Extracted information Block Start

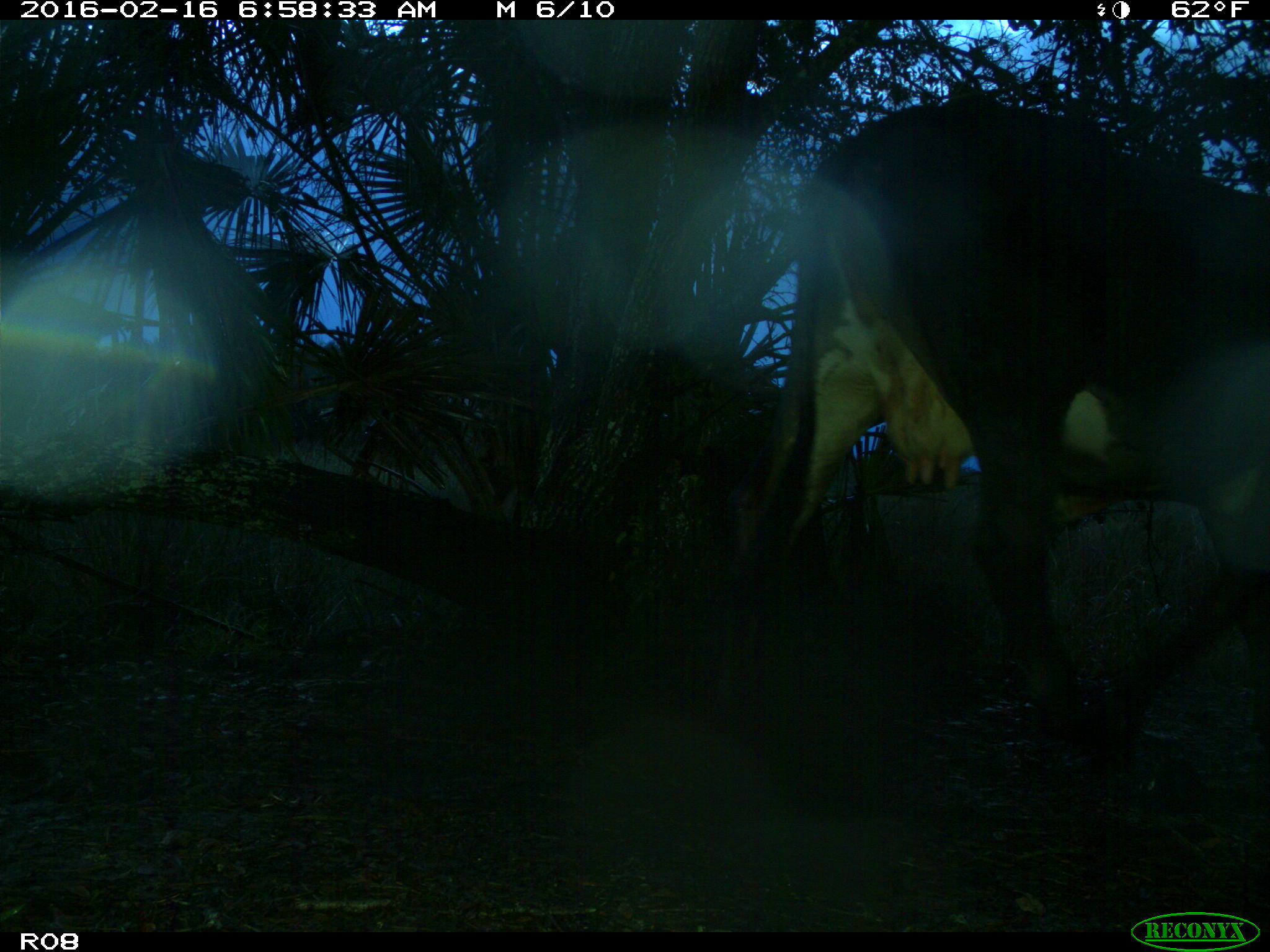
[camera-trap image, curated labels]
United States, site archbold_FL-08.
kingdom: Animalia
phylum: Chordata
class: Mammalia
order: Artiodactyla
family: Bovidae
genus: Bos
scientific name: Bos taurus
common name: domestic cow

Extracted information Block End

Exercise aim> Leave out the pictures, and give all the records again exactly.

Result for this task>
[camera-trap image, curated labels]
United States, site archbold_FL-08.
kingdom: Animalia
phylum: Chordata
class: Mammalia
order: Artiodactyla
family: Bovidae
genus: Bos
scientific name: Bos taurus
common name: domestic cow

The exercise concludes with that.